Dataset records –
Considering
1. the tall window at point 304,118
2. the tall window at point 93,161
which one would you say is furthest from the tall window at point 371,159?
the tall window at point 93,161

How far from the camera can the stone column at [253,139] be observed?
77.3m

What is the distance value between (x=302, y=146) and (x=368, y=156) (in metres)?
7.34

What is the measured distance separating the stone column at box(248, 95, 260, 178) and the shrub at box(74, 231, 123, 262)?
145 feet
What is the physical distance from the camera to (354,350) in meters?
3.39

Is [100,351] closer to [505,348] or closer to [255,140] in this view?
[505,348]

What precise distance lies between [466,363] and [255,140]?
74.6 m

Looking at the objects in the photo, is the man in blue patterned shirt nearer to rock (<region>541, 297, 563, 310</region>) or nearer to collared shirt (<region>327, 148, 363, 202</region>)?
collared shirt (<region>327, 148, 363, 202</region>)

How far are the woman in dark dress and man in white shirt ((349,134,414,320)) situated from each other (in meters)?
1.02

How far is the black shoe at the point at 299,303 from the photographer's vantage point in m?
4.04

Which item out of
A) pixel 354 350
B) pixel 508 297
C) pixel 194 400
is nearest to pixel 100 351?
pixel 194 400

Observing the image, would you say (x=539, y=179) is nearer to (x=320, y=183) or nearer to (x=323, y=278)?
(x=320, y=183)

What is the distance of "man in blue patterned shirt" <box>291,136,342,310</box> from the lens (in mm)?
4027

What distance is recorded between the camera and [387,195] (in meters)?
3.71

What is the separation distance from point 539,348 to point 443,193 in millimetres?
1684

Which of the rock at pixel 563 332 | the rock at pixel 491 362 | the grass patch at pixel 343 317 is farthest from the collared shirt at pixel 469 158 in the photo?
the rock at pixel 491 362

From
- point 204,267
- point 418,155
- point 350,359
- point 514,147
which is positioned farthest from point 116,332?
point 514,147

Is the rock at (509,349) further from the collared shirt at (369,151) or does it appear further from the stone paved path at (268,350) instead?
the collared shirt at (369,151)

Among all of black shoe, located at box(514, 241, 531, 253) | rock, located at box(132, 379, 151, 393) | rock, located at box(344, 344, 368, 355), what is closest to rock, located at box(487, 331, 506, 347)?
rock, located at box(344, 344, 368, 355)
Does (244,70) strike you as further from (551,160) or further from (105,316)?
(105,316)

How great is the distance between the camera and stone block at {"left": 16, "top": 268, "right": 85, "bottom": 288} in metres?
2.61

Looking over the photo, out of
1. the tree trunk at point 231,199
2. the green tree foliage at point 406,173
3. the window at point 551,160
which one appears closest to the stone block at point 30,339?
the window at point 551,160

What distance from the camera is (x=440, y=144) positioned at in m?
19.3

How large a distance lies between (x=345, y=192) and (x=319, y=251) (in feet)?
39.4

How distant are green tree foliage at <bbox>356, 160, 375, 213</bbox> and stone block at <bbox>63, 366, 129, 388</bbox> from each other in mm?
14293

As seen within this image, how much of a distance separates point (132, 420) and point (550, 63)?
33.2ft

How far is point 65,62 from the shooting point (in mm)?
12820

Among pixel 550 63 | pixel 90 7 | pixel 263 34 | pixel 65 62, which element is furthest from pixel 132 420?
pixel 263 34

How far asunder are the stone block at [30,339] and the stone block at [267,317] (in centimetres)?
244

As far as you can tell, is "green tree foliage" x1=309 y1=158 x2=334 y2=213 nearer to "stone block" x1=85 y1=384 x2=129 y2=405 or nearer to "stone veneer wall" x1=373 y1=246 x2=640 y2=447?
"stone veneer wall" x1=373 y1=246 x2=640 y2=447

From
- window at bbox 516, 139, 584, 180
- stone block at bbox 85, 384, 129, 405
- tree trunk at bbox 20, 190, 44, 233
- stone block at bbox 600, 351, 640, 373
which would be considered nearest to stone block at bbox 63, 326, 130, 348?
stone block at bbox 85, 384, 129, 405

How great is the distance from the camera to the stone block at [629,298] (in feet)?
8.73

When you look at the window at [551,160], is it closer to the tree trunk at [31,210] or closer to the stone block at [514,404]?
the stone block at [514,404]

Your goal – Locate every line in the rows above that contains the string "region", and copy each of those lines.

Complete answer –
Looking at the objects in the photo, is the man in blue patterned shirt nearer to rock (<region>541, 297, 563, 310</region>) or nearer to collared shirt (<region>327, 148, 363, 202</region>)?
collared shirt (<region>327, 148, 363, 202</region>)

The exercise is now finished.